Das norwegische Modell

Veröffentlicht am 20 April 2012

In den letzten Tagen wurden die norwegische Demokratie und der Rechtsstaat im Saal 250 des Osloer Justizpalastes auf die Probe gestellt. Anders Behring Breiviks Prozess, der am 16. April begann, stellt nämlich eine doppelte Herausforderung dar. Gleichzeitig kann er aber auch als Vorbild gelten.

Zunächst einmal war es für die Norweger eine Herausforderung, das Trauma des Attentats vom 22. Juli letzten Jahres erneut durchzugehen (77 Opfer in Oslo und auf der Insel Utøya) und Breiviks herablassende Haltung seit Beginn des Prozesses zu ertragen. Er zeigte in keiner Weise Reue für seine Gräueltat und versicherte, er würde immer wieder erneut so handeln.

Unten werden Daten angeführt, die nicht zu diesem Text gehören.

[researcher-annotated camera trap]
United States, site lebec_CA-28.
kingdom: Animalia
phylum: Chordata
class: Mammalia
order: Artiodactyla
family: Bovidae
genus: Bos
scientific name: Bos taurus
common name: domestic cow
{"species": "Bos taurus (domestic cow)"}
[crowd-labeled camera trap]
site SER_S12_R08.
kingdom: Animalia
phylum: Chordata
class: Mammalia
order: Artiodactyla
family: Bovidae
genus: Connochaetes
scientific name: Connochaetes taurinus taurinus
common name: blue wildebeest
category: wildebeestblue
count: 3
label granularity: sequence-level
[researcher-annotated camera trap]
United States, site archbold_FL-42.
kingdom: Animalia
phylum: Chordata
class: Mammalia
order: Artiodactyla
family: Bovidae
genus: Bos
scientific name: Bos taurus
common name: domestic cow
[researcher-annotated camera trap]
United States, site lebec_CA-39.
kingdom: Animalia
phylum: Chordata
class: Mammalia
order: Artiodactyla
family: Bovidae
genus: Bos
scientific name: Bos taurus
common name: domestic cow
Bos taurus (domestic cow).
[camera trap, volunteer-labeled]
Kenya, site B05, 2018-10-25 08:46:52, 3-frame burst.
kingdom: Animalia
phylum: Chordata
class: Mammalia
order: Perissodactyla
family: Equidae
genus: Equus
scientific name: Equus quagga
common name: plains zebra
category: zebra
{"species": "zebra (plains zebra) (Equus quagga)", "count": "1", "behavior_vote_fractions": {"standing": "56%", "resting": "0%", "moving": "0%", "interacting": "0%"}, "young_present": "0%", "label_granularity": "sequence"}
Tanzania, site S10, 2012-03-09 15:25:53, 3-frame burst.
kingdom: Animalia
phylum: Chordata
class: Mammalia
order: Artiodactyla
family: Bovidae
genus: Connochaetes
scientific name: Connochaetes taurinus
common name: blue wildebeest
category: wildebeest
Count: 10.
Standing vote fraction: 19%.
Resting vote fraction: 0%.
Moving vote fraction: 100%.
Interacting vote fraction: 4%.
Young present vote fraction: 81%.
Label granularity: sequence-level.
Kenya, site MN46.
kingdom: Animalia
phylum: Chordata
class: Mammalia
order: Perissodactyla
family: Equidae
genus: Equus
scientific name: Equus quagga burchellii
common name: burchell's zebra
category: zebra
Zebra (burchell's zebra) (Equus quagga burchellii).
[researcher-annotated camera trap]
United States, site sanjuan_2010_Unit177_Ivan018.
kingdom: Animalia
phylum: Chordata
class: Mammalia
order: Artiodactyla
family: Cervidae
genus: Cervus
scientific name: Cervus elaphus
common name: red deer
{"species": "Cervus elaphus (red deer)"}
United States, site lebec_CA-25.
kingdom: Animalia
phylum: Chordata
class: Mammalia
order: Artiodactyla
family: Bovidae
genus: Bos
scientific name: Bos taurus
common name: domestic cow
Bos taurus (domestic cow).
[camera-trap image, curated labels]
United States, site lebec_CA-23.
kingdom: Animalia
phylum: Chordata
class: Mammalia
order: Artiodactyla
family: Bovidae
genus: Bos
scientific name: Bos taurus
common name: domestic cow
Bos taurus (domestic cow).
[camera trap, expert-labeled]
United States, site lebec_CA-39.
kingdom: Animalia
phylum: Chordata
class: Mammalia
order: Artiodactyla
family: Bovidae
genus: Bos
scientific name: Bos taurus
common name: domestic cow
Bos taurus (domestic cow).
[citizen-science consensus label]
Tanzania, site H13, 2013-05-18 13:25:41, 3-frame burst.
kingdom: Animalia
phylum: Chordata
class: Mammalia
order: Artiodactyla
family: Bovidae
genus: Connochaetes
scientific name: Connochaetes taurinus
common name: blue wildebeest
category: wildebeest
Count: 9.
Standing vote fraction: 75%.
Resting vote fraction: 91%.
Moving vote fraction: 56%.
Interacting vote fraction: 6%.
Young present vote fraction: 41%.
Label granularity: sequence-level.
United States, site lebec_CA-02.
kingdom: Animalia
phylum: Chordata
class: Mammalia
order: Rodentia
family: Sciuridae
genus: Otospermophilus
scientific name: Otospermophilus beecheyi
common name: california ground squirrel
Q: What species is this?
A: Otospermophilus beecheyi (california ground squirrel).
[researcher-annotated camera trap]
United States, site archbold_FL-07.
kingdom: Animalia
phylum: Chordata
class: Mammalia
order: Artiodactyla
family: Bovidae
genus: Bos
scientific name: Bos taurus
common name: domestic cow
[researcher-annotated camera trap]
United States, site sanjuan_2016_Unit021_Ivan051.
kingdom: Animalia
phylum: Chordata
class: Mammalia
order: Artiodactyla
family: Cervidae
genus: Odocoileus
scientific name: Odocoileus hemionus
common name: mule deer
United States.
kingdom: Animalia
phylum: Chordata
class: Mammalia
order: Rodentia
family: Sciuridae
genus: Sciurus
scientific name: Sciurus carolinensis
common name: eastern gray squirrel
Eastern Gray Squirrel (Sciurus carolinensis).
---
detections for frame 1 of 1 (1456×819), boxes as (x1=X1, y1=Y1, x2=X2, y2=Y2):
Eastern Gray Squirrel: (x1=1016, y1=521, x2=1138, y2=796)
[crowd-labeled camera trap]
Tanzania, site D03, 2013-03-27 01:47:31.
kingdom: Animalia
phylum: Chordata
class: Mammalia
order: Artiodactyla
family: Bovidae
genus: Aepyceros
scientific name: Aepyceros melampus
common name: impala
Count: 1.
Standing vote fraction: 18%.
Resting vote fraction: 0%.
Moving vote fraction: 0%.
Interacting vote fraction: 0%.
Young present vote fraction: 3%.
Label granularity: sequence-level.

Ihm wurde sogar das Recht eingeräumt, 75 Minuten lang die 13 Seiten seines Manifests vorzulesen, um Gründe für seine Handlung darzulegen. Seine Mitbürger, allen voran die Überlebenden und die Familien seiner Opfer, müssen ihren Rachegedanken stand halten, der Justiz vertrauen und die nötigen Antikörper entwickeln, damit Breivik keine Nachahmer findet.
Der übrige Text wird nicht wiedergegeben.